アルコール依存症者でつくる自助グループ「県断酒連合会」と「県断酒協議会」が、14年ぶりの統合へ向けた初の合同全体例会を26日、うるま市の石川保健相談センターで開いた。関係者は「一人でも多くの酒害者を救うためには、県内の断酒会がまとまる必要がある。統合への一歩にしたい」と意気込んだ。

 それぞれ4、5月に開く定期総会に諮り、年内の統合を目指す。

 全日本断酒連盟に連なる断酒会は通常各県に一つ。県内でも一つだったが、2003年、活動方針の違いから二つに分かれていた。

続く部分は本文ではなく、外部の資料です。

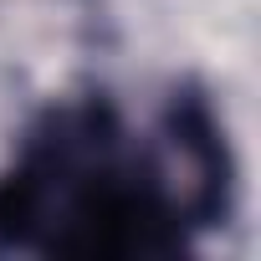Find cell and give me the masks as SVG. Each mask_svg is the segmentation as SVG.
Masks as SVG:
<instances>
[{
	"label": "cell",
	"mask_w": 261,
	"mask_h": 261,
	"mask_svg": "<svg viewBox=\"0 0 261 261\" xmlns=\"http://www.w3.org/2000/svg\"><path fill=\"white\" fill-rule=\"evenodd\" d=\"M185 215L154 144L87 97L51 108L0 174V246L36 256H164L185 246Z\"/></svg>",
	"instance_id": "6da1fadb"
}]
</instances>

 依存症回復には断酒が唯一の方法だが1人で継続するのは困難で、互いに支え合う自助グループへの参加が不可欠とされる。

 両会はそれぞれ会員が100人超だが、近年は減少傾向。活動目的や内容がほぼ同じ断酒会が二つあることに、戸惑う当事者も多かった。またアルコール健康障害対策基本法に基づく県の推進計画策定に向け、行政から統合の要望も強かった。

 ここ2年余り、両会の会長らが互いの行事に参加し合うなどして、統合の道を探ってきた。

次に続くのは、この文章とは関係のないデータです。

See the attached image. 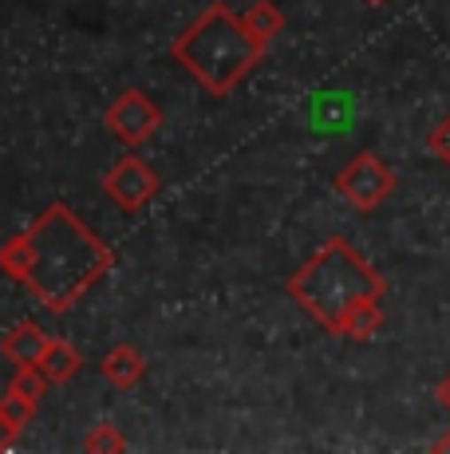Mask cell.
<instances>
[{
	"label": "cell",
	"mask_w": 450,
	"mask_h": 454,
	"mask_svg": "<svg viewBox=\"0 0 450 454\" xmlns=\"http://www.w3.org/2000/svg\"><path fill=\"white\" fill-rule=\"evenodd\" d=\"M435 395H438V403H443V407H446V411H450V375H443V380H438Z\"/></svg>",
	"instance_id": "e0dca14e"
},
{
	"label": "cell",
	"mask_w": 450,
	"mask_h": 454,
	"mask_svg": "<svg viewBox=\"0 0 450 454\" xmlns=\"http://www.w3.org/2000/svg\"><path fill=\"white\" fill-rule=\"evenodd\" d=\"M241 20H245V28L253 32V36L261 40V43H269L276 32L284 28V12L273 4V0H257V4H249Z\"/></svg>",
	"instance_id": "30bf717a"
},
{
	"label": "cell",
	"mask_w": 450,
	"mask_h": 454,
	"mask_svg": "<svg viewBox=\"0 0 450 454\" xmlns=\"http://www.w3.org/2000/svg\"><path fill=\"white\" fill-rule=\"evenodd\" d=\"M363 4H387V0H363Z\"/></svg>",
	"instance_id": "d6986e66"
},
{
	"label": "cell",
	"mask_w": 450,
	"mask_h": 454,
	"mask_svg": "<svg viewBox=\"0 0 450 454\" xmlns=\"http://www.w3.org/2000/svg\"><path fill=\"white\" fill-rule=\"evenodd\" d=\"M80 364H83V356L75 352L67 340H51L44 360H40V368H44V375L51 383H64V380H72V375L80 372Z\"/></svg>",
	"instance_id": "9c48e42d"
},
{
	"label": "cell",
	"mask_w": 450,
	"mask_h": 454,
	"mask_svg": "<svg viewBox=\"0 0 450 454\" xmlns=\"http://www.w3.org/2000/svg\"><path fill=\"white\" fill-rule=\"evenodd\" d=\"M427 146H431V151H435L438 159H443V162L450 166V115H446V119H443V123H438L435 130H431Z\"/></svg>",
	"instance_id": "9a60e30c"
},
{
	"label": "cell",
	"mask_w": 450,
	"mask_h": 454,
	"mask_svg": "<svg viewBox=\"0 0 450 454\" xmlns=\"http://www.w3.org/2000/svg\"><path fill=\"white\" fill-rule=\"evenodd\" d=\"M111 265L115 253L107 241L95 238L64 202H51L28 230L0 246V269L48 312H67Z\"/></svg>",
	"instance_id": "6da1fadb"
},
{
	"label": "cell",
	"mask_w": 450,
	"mask_h": 454,
	"mask_svg": "<svg viewBox=\"0 0 450 454\" xmlns=\"http://www.w3.org/2000/svg\"><path fill=\"white\" fill-rule=\"evenodd\" d=\"M435 450H450V431H446V434H443V439H438V442H435Z\"/></svg>",
	"instance_id": "ac0fdd59"
},
{
	"label": "cell",
	"mask_w": 450,
	"mask_h": 454,
	"mask_svg": "<svg viewBox=\"0 0 450 454\" xmlns=\"http://www.w3.org/2000/svg\"><path fill=\"white\" fill-rule=\"evenodd\" d=\"M16 434H20V427H16L12 419H4V415H0V450H8V447H12V442H16Z\"/></svg>",
	"instance_id": "2e32d148"
},
{
	"label": "cell",
	"mask_w": 450,
	"mask_h": 454,
	"mask_svg": "<svg viewBox=\"0 0 450 454\" xmlns=\"http://www.w3.org/2000/svg\"><path fill=\"white\" fill-rule=\"evenodd\" d=\"M332 186L348 206H356V209L368 214V209H379L387 202V194L395 190V174L384 159H376L371 151H360L356 159L336 174Z\"/></svg>",
	"instance_id": "277c9868"
},
{
	"label": "cell",
	"mask_w": 450,
	"mask_h": 454,
	"mask_svg": "<svg viewBox=\"0 0 450 454\" xmlns=\"http://www.w3.org/2000/svg\"><path fill=\"white\" fill-rule=\"evenodd\" d=\"M36 407H40L36 399L20 395V391H12V387H8V395H0V415L12 419V423L20 427V431L32 423V419H36Z\"/></svg>",
	"instance_id": "5bb4252c"
},
{
	"label": "cell",
	"mask_w": 450,
	"mask_h": 454,
	"mask_svg": "<svg viewBox=\"0 0 450 454\" xmlns=\"http://www.w3.org/2000/svg\"><path fill=\"white\" fill-rule=\"evenodd\" d=\"M103 119H107V130L119 138V143L138 146L162 127V107L151 99V95H143L138 87H131V91H123L115 103H111Z\"/></svg>",
	"instance_id": "5b68a950"
},
{
	"label": "cell",
	"mask_w": 450,
	"mask_h": 454,
	"mask_svg": "<svg viewBox=\"0 0 450 454\" xmlns=\"http://www.w3.org/2000/svg\"><path fill=\"white\" fill-rule=\"evenodd\" d=\"M48 375H44V368H40V364H20V368H16V375H12V383H8V387L12 391H20V395H28V399H44V387H48Z\"/></svg>",
	"instance_id": "7c38bea8"
},
{
	"label": "cell",
	"mask_w": 450,
	"mask_h": 454,
	"mask_svg": "<svg viewBox=\"0 0 450 454\" xmlns=\"http://www.w3.org/2000/svg\"><path fill=\"white\" fill-rule=\"evenodd\" d=\"M103 194H107L119 209L135 214V209H143L154 194H159V174H154L151 162L138 159V154H127V159H119L107 174H103Z\"/></svg>",
	"instance_id": "8992f818"
},
{
	"label": "cell",
	"mask_w": 450,
	"mask_h": 454,
	"mask_svg": "<svg viewBox=\"0 0 450 454\" xmlns=\"http://www.w3.org/2000/svg\"><path fill=\"white\" fill-rule=\"evenodd\" d=\"M379 328H384V312H379V301H363L360 309H352V317L344 320L340 336H348V340H371Z\"/></svg>",
	"instance_id": "8fae6325"
},
{
	"label": "cell",
	"mask_w": 450,
	"mask_h": 454,
	"mask_svg": "<svg viewBox=\"0 0 450 454\" xmlns=\"http://www.w3.org/2000/svg\"><path fill=\"white\" fill-rule=\"evenodd\" d=\"M265 43L245 28L229 4H210L186 32L175 40L170 56L194 75L210 95H229L245 80V72L261 59Z\"/></svg>",
	"instance_id": "3957f363"
},
{
	"label": "cell",
	"mask_w": 450,
	"mask_h": 454,
	"mask_svg": "<svg viewBox=\"0 0 450 454\" xmlns=\"http://www.w3.org/2000/svg\"><path fill=\"white\" fill-rule=\"evenodd\" d=\"M143 372H146V360L131 344H115L103 356V375H107V383H115L119 391H131L135 383L143 380Z\"/></svg>",
	"instance_id": "ba28073f"
},
{
	"label": "cell",
	"mask_w": 450,
	"mask_h": 454,
	"mask_svg": "<svg viewBox=\"0 0 450 454\" xmlns=\"http://www.w3.org/2000/svg\"><path fill=\"white\" fill-rule=\"evenodd\" d=\"M284 289H289V296L320 328L340 336L352 309H360L363 301H384L387 281L344 238H328L324 246L289 277Z\"/></svg>",
	"instance_id": "7a4b0ae2"
},
{
	"label": "cell",
	"mask_w": 450,
	"mask_h": 454,
	"mask_svg": "<svg viewBox=\"0 0 450 454\" xmlns=\"http://www.w3.org/2000/svg\"><path fill=\"white\" fill-rule=\"evenodd\" d=\"M48 344H51L48 332L40 328L36 320H24V325L4 332V340H0V356L12 360L16 368H20V364H40L44 360V352H48Z\"/></svg>",
	"instance_id": "52a82bcc"
},
{
	"label": "cell",
	"mask_w": 450,
	"mask_h": 454,
	"mask_svg": "<svg viewBox=\"0 0 450 454\" xmlns=\"http://www.w3.org/2000/svg\"><path fill=\"white\" fill-rule=\"evenodd\" d=\"M83 450H91V454H119V450H127V439H123V431H119V427L99 423V427H91V434L83 439Z\"/></svg>",
	"instance_id": "4fadbf2b"
}]
</instances>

 連合会の當眞悟嗣会長は「原点に立ち返り、一つの大きな力になって一人でも多くの酒害者をなくそう」、協議会の稲福正和会長は「毎月会合を持ってきた。県内の断酒に悩む仲間のため一つになって活躍したい」とあいさつ。両会から130人が参加し、最後に握手の輪をつくった。

 県内にはほかに、米国発祥の自助グループ「AA」がある。